# Aim
Reproduce the Bloom filter patch reply from "On Wed, Sep" up to and including "bytes on disk.", word for word.

# Selection
*****
All of lore.kernel.org
 help / color / mirror / Atom feed
From: "SZEDER Gábor" <szeder.dev@gmail.com>
To: Taylor Blau <me@ttaylorr.com>
Cc: git@vger.kernel.org, dstolee@microsoft.com, gitster@pobox.com,
	peff@peff.net
Subject: Re: [PATCH v2 10/13] bloom: encode out-of-bounds filters as non-empty
Date: Fri, 18 Sep 2020 00:13:02 +0200	[thread overview]
Message-ID: <20200917221302.GC23146@szeder.dev> (raw)
In-Reply-To: <4653b5b4bcd254a3791797214b46722b4062dc18.1600279373.git.me@ttaylorr.com>

On Wed, Sep 16, 2020 at 02:07:59PM -0400, Taylor Blau wrote:
> When a changed-path Bloom filter has either zero, or more than a
> certain number (commonly 512) of entries, the commit-graph machinery
> encodes it as "missing". More specifically, it sets the indices adjacent
> in the BIDX chunk as equal to each other to indicate a "length 0"
> filter; that is, that the filter occupies zero bytes on disk.
> 
> This has heretofore been fine, since the commit-graph machinery has no
> need to care about these filters with too few or too many changed paths.
> Both cases act like no filter has been generated at all, and so there is
> no need to store them.
> 
> In a subsequent commit, however, the commit-graph machinery will learn
> to only compute Bloom filters for some commits in the current
> commit-graph layer. This is a change from the current implementation
> which computes Bloom filters for all commits that are in the layer being
> written. Critically for this patch, only computing some of the Bloom
> filters means adding a third state for length 0 Bloom filters: zero
> entries, too many entries, or "hasn't been computed".
> 
> It will be important for that future patch to distinguish between "not
> representable" (i.e., zero or too-many changed paths), and "hasn't been
> computed". In particular, we don't want to waste time recomputing
> filters that have already been computed.
*****
Image-linked spatial questions
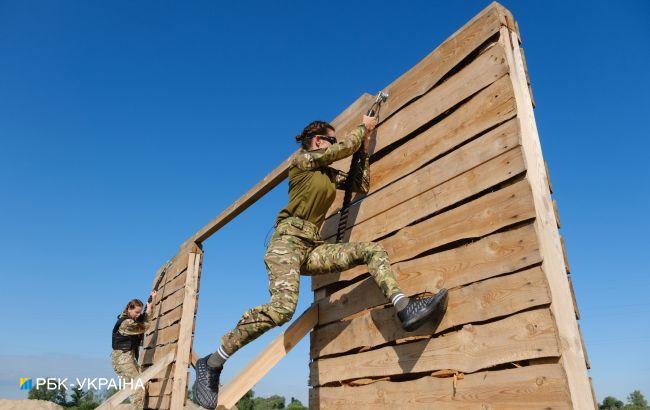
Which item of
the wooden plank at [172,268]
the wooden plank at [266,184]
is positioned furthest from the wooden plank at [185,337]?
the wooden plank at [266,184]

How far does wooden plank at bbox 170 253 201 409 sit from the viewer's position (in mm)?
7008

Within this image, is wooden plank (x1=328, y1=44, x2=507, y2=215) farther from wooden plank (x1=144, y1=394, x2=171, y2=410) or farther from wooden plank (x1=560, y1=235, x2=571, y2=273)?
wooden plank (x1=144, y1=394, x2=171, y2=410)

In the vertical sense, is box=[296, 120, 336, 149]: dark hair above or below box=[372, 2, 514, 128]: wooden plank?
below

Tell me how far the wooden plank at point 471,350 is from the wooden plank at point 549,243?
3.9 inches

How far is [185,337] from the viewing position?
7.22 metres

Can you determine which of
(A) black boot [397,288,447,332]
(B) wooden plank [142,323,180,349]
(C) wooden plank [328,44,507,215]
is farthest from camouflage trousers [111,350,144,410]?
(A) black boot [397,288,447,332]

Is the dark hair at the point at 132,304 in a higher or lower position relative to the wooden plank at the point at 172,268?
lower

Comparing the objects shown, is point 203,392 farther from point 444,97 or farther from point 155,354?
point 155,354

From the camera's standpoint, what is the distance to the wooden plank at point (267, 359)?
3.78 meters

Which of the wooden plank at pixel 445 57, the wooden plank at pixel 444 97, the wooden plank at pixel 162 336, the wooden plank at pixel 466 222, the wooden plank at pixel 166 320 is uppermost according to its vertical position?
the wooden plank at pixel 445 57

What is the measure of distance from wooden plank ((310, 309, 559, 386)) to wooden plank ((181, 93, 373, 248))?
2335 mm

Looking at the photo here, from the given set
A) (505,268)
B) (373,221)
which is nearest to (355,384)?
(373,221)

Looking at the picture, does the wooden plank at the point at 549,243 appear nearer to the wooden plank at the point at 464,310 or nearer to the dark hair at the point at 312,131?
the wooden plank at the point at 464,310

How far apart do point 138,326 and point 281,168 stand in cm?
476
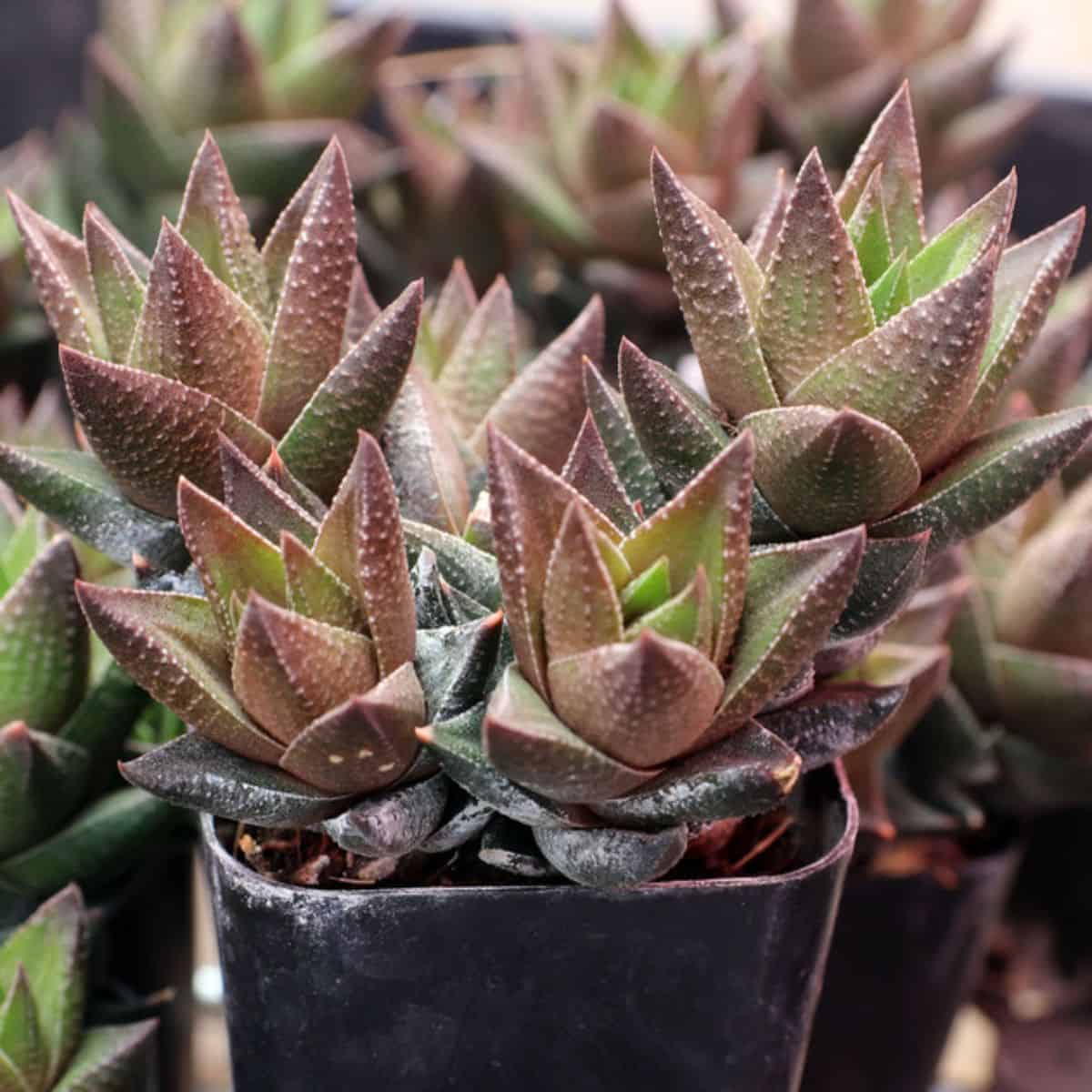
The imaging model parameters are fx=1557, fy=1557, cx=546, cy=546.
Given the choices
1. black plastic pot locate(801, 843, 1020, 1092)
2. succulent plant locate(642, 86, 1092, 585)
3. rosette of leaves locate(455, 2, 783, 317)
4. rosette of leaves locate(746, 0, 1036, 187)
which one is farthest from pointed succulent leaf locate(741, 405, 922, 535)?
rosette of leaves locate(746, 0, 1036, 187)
*****
# The completed task
On Wed, Sep 16, 2020 at 02:07:59PM -0400, Taylor Blau wrote:
> When a changed-path Bloom filter has either zero, or more than a
> certain number (commonly 512) of entries, the commit-graph machinery
> encodes it as "missing". More specifically, it sets the indices adjacent
> in the BIDX chunk as equal to each other to indicate a "length 0"
> filter; that is, that the filter occupies zero bytes on disk.